Ma c’è dell’altro in questa vittoria. I risultati sono altamente positivi anche sul piano della ricomposizione di un’opposizione capace di vincere. Non è stata una vittoria del PD, e questo è positivo, perché è un grosso colpo all’ipotesi bipartitica e dimostra che senza alleanze non si va lontano. Ma è bene che il successo di Fassino compensi la messa in ombra del partito a Napoli e a Milano, perché in questo momento, piaccia o non piaccia, il PD è un punto di riferimento insostituibile.

E’ molto bene che De Magistris sia passato al ballottaggio a Napoli, perché dimostra che la gente non si è fatta infinocchiare dalla spasmodica demonizzazione del dipietrismo che ha imperato a martello in tutti i media, e soprattutto dalla demonizzazione berluscaniana della magistratura. Questo garantisce all’alleanza una componente significativa che stia a sentinella della legalità. Ed è altamente positivo che vinca a Milano un vendoliano, perché lascia sperare che cresca una componente di sinistra autentica, ma altamente ragionevole e attendibile come forza di governo. Il successo di Pisapia, e forse quello futuro di Cagliari, segnano un passaggio a qualcosa di nuovo anche su questo fronte.

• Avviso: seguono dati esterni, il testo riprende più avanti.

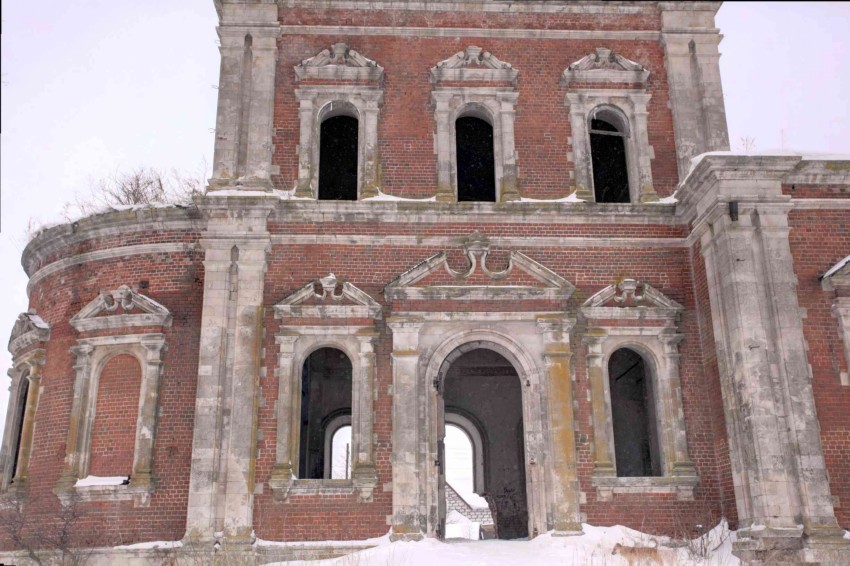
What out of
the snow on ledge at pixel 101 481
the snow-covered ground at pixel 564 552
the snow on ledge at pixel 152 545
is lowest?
the snow-covered ground at pixel 564 552

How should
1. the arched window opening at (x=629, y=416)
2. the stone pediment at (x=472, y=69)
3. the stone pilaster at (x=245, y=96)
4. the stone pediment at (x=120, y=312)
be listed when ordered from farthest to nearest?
the arched window opening at (x=629, y=416) → the stone pediment at (x=472, y=69) → the stone pilaster at (x=245, y=96) → the stone pediment at (x=120, y=312)

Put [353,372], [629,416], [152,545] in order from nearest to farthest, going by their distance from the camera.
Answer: [152,545]
[353,372]
[629,416]

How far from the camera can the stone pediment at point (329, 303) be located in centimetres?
1449

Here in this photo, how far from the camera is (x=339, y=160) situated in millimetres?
19188

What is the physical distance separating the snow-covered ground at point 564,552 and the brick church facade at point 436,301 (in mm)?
317

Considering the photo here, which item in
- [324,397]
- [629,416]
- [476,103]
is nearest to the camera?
[476,103]

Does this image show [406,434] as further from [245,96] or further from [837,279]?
[837,279]

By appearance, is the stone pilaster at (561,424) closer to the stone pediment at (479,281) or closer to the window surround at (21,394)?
the stone pediment at (479,281)

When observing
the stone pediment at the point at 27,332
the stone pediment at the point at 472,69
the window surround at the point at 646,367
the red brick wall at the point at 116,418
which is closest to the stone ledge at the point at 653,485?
the window surround at the point at 646,367

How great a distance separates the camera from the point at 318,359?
62.6 ft

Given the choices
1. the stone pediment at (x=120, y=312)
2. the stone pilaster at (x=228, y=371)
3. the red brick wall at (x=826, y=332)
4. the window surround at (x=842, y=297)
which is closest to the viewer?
the red brick wall at (x=826, y=332)

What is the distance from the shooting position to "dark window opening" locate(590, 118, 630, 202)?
18.9m

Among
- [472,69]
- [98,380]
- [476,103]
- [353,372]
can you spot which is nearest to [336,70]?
[472,69]

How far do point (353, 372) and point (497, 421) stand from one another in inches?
270
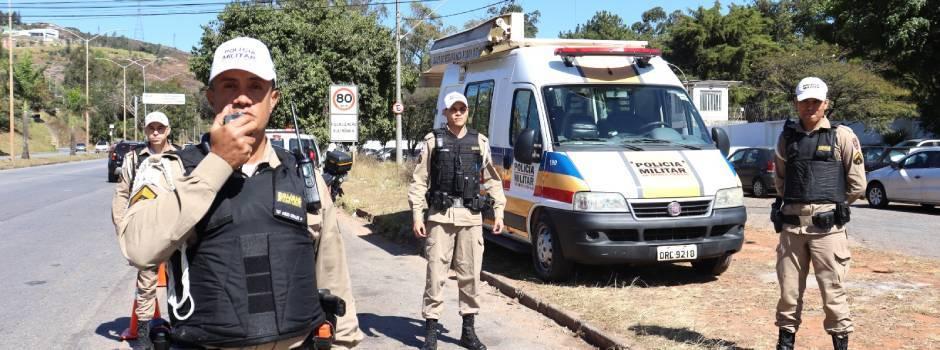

Con queste elezioni, in un certo senso, Vendola si sublima e nasce il vendolismo. Che può diventare un modo di pensare che non si esaurisca nell’epifania di un capo, ma, contrapponendosi anche in questo radicalmente al berlusconismo, rifiuti il mito della personalità e metta in primo piano le scelte di indirizzo politico, coinvolgendo una pluralità di soggetti e di leader che si riconoscono in un orientamento deciso, nitido e privo di ambiguità e tentennamenti. Anche una componente così fatta è indispensabile in uno schieramento che vinca.

Sull’altro fronte è altrettanto confortante il sostanziale insuccesso della Lega, che sperava di guadagnare dall’eventuale debolezza del capo e vede svanire, almeno per il momento, queste speranze. Il disappunto di Bossi non ci addolora.

Non so invece se sia molto positivo il sostanziale insuccesso del Terzo Polo e in particolare di Fini. Si poteva sperare che questa presenza servisse a sottrarre più voti alla destra, consentendo di immaginare un futuro in cui queste forze non estremiste possano diventare calamita per quell’elettorato moderato che, prima o poi, abbandonerà in massa l’estremismo para-fascista di Silvio Berlusconi.

Mi sento invece di giudicare del tutto positivo il discreto successo dei famigerati grillini, che, al di là delle esasperazoioni e degli strabismi, rappresentano un modo di sentire che deve essere ascoltato e non demonizzato. Perché additano un rischio reale, che è quello di una collusione generale fra élites politiche contrapposte, volta a tutela degli interessi di casta. E’ un rischio che in Italia si è già materializzato in varie forme. Questa presenza, soprattutto se diventerà un po’ più ragionevole e posata, può contribuire a scongiurarlo.

Oggi dunque ci sono tutte le ragioni di brindare. Da domani c’è da pensare al futuro. La strada è ancora lunga, e irta di pericoli.